As we celebrate the gift of resurrection, what are the death wraps that you need to leave behind so you can enter into God’s eternal life today?  We’ll share some of our own stories on Sunday!

Easter Blessings to You and those you love,


~ This Week’s Scripture ~

John 20: 1-18

The risen Christ appears to Mary Magdalene.

Now, on the first day of the week Mary Magdalene came to the tomb early, while it was still dark, and saw that the stone had been taken away from the tomb.  So she ran, and went to Simon Peter and the other disciple, the one whom Jesus loved, and said to them, “they have taken the body of Jesus out of the tomb, and we do not know where they have laid him.”  Peter then came out with the other disciple, and they went toward the tomb.  They both ran, but the other disciple outran Peter, reached the tomb first, and stooping to look in, saw the linen cloths lying there, but did not go in.  Then Simon Peter came, following after, and went into the tomb; Peter saw the linen cloths lying there, and the napkin, which had been on Jesus’ head, not lying with the linen cloths but rolled up in a place by itself.  Then the other disciple, who reached the tomb first, also went in, and saw and believed; for as yet they did not know the scripture, that Jesus must rise from the dead.

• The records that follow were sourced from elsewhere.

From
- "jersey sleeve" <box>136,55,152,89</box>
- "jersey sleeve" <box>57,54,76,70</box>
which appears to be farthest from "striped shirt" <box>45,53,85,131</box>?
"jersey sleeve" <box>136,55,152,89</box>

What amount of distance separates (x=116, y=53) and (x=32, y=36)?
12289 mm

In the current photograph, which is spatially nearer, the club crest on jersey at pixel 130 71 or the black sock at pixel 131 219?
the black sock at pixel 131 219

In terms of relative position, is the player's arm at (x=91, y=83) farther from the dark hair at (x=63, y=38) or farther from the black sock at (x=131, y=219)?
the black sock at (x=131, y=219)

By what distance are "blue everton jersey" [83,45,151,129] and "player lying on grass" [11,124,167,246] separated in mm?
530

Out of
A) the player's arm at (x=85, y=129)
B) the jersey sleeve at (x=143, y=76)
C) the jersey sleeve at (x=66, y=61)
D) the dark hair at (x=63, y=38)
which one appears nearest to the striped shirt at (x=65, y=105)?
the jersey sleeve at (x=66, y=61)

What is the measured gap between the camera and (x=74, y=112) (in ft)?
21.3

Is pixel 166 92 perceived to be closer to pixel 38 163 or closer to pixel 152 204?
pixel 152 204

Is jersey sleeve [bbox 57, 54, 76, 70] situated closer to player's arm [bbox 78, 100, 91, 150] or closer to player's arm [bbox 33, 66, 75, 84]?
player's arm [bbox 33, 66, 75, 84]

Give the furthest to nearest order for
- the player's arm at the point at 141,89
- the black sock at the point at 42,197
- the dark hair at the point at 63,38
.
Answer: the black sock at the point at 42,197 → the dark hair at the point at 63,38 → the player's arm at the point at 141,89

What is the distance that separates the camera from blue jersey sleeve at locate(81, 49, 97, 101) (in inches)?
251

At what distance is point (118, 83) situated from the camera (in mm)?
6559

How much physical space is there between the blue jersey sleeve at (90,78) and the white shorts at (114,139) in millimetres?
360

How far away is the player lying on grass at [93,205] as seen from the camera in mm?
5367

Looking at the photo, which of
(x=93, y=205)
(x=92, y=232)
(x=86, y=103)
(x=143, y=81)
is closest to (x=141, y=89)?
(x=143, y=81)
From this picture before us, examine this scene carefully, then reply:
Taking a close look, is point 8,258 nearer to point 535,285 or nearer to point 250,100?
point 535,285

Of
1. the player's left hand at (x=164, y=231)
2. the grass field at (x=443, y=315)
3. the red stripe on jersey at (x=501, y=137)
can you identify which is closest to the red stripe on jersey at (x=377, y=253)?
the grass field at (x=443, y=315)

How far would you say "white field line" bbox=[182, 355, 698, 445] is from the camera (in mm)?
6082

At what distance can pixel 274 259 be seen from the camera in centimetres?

Then the disciples went back to their homes.

But Mary stood weeping outside the tomb, and as she wept she stooped to look into the tomb; and she saw two angels in white, sitting where the body of Jesus had lain, one at the head and one at the feet.  They said to her, “Woman, why are you weeping?”  She said to them, “Because they have taken away my Jesus, and I do not know where they have laid him.”  Saying this, she turned around and saw Jesus standing, but she did not know it was Jesus.  Jesus said to her, “Woman, why are you weeping? Whom do you seek?”  Supposing Jesus to be the gardener, she answered, “Sir, if you have carried Jesus away, tell me where you have laid him, and I will take him away.”  Jesus said to her, “Mary.”  She turned and responded in Hebrew, “Rabboni!” (which means Teacher).  Jesus said to her, “Do not hold me, for I have not yet ascended to God; but go to my friends and say to them, I am ascending to God my Father and Mother and your Father and Mother, my God and your God.”  Mary Magdalene went and said to the disciples, “I have seen the Sovereign!” and she told them that Jesus had said these things to her.